Professional big wave surfer and artist, Felicity ‘Flick’ Palmateer talks about art, community, and her soon-to-be-released documentary, Dancing on Water.
How did you get into surfing?
I was a beach baby and Dad got me into surfing at the age of about six. I have two younger brothers, and Dad wanted them to surf and I looked at him pushing them onto waves and thought, ‘I want to do that’. So I grabbed a bodyboard and he looked down the beach and saw me standing up on a bodyboard and thought, ‘Oh I better teach her, too’. I was instantly obsessed and wanted a wetsuit. He said, ‘You can’t have a wetsuit until you surf every day before school for a week.’ So I did. And I fell even more in love with the ocean.
“Mum and Dad gave us a great appreciation of all the wild places around WA.” (Image: Tourism Western Australia)
What do you love about WA?
It’s a different kind of beautiful. It’s rugged. It’s wild. Mum and Dad gave us a great appreciation of all the wild places around WA. I lived on the East Coast for a while, in Sydney and Burleigh Heads. But WA is home. Being a surfer, I have such a great relationship to the coastline in WA. From the pure white sands of Esperance to the red-soil rugged country of Australia’s North West where the desert meets the ocean. The contrast between the pindan soils and the blue of the ocean and sky is incredible.
“The coastline and landscape have definitely shaped me. I’m a bit rugged, a bit wild and a bit raw. What you see is what you get.” (Image: Jennifer Stenglein)
How did your childhood in WA shape you?
Everyone is a product of their environment. The coastline and landscape have definitely shaped me. I’m a bit rugged, a bit wild and a bit raw. What you see is what you get. There is a different energy here and a lot of it has to do with the people.
What can audiences expect from the soon-to-be-released documentary, Dancing on Water, made about the bond you and your dad share?
We have been through a lot as a family in recent years. I lost my mum last year, and my dad was recently diagnosed with leukaemia and the two of us use the ocean as our therapy. My partner and I are building a place in Margaret River but I’m currently living in Perth to be near to Dad. I have so many good memories of Dad and I driving down to Margaret River in his old blue Land Rover Defender while he was blasting Rage Against the Machine, AC/DC, Audioslave.
I learned to surf in Margaret River and I feel like it’s home because I know everyone. (Image: Tourism Western Australia)
You travel to exotic surf destinations all around the world, but what keeps you tied to Margaret River?
Part of it has to do with how pristine and diverse it is. But it’s also the community. I learned to surf in Margaret River and I feel like it’s home because I know everyone. There are like-minded people, amazing surf breaks, incredible produce and great wineries.
You have a weekend off, where do you go?
I would go to Rotto. It’s just a 20-minute ferry ride away and it’s stunning. Esperance is also beautiful.

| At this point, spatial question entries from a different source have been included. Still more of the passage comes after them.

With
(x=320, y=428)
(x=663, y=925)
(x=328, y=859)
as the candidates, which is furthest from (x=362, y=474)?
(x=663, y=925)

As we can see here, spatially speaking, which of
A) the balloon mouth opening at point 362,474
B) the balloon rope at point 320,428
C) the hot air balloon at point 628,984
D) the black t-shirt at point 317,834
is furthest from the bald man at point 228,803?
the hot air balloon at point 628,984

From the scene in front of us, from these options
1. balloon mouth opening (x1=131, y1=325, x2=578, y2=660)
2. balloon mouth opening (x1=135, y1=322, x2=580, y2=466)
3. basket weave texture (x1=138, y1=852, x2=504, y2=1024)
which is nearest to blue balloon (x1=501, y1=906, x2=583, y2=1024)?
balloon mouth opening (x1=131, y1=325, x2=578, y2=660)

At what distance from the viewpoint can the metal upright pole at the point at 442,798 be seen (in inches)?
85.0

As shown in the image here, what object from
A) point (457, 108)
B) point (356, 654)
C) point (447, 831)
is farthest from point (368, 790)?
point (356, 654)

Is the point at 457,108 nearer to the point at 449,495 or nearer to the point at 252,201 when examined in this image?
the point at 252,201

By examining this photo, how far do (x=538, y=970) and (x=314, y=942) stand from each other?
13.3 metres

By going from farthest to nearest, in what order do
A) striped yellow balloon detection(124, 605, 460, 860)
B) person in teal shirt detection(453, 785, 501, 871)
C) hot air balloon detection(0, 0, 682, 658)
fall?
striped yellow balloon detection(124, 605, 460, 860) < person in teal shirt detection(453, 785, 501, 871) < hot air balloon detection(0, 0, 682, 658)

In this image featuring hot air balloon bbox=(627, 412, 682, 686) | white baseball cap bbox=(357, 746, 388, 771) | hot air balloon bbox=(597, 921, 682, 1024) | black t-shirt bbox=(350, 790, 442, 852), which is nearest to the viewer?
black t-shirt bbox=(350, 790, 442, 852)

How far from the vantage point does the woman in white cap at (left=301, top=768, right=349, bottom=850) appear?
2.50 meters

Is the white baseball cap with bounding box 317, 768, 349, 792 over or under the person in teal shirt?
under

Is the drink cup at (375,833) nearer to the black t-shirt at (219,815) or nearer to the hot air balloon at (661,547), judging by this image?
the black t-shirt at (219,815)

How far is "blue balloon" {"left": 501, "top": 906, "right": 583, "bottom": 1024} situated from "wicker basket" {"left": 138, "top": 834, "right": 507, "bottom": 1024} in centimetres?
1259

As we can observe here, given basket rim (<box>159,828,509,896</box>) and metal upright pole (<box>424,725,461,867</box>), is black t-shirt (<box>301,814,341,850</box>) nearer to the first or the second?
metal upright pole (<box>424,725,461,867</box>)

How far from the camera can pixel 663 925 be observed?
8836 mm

“That once-in-a-decade swell saw me go from competing as a shortboard surfer to becoming a big-wave surfer.” (Image: Richard Hallman)
You recently broke the record for the biggest wave surfed by an Australian female. How stoked were you?
The person who held that record previously was Layne Beachley and Layne was my idol. The wave was 25 feet, the equivalent of a three- or four-storey building. That once-in-a-decade swell saw me go from competing as a shortboard surfer to becoming a big-wave surfer. Footage of me surfing those waves went around the world. The Margaret River coastline is renowned for having powerful surf. We get bigger swells in the Indian Ocean so it’s the perfect training ground for me.
What inspires your art?
The ocean inspires my art. My dad is a ceramicist and I dabble in watercolours and inks and even audio-visual art. The ocean is at the heart of everything I do.